As beneficial as the practice of art therapy may have been, the patient-therapist relationship was not conducive, resulting in less than two months of counseling in all. But I took away a handful of practices that I was able to self-employ, tools that I could turn to on those dark and stormy nights of the soul when my health obstacles felt smothering, oppressive, insurmountable.

Collaging became a regular practice. I would cull through old catalogs and fashion magazines and the quarterly newsletters delivered to my mailbox from the Rocky Mountain MS Center, InforMS, slicing renderings of brains and neurons and snipping out aspirational images of the life I wished I could lead, jumbling them into a comprehensive whole. It wasn’t until much later that I realized how the cutting and pasting practice was a visual arts version of directing a play, converging the research, words, and creative offerings of others in service of a grander creative vision.

Theatre and dance served as another form of therapeutic practice, one that exercised my body and my mind as I analyzed dramatic literature, moved around the stage, and committed lines and actions to memory. Having studied dance since a young girl, I was concerned that the artform was lost to me after my string of debilitating relapses from the summer of 2014 to the winter of 2015, but the allure of a fifties era musical theatre production in 2018 motivated me to return to the dance studio and to work longer and harder than I ever had before on remembering and executing ninety minutes of stylized choreography.

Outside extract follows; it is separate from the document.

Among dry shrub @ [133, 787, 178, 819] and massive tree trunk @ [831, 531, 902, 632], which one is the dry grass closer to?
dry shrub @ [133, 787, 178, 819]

If musical theatre was the hare in my artistic race to healing, journaling and creative writing are the slow and steady tortoise, the calm and insular practices that allow me to access a lifegiving, heart warming arts-based form of sustained therapeutic care.

And, through it all, I have found solace in the moving melodies of music, the poignancy of poetic lyrics, the crescendos and swells of a classical symphony, the crooning of a Golden Age songbird.

The benefits of the arts in my lived experience is backed up in data. Research acquired by the Wyoming Arts Alliance indicate that exposure to the arts:

  • Reduces pain, lowering prescription pain relief

  • Improved physical, emotional, and psychological health

  • Reduces anxiety, depression, and emotional distress

  • Boosts the immune system

  • Shortens hospital stays

All this being equal, I’ll end with what I regularly share with young theatre artists that I have the good fortune of collaborating with: the arts are therapeutic, but they are not therapy. My life is better because of the arts, my mental health more stable. However, even with that being so, I still sought out a new mental health practitioner after a few years away from therapy, a licensed family therapist who approaches my care with a straightforward emotional tenor that works best for me. I found the couch where I belong, and I continue to create in all of the ways that give meaning and richness to my life. For all of this, holistically, my world is better.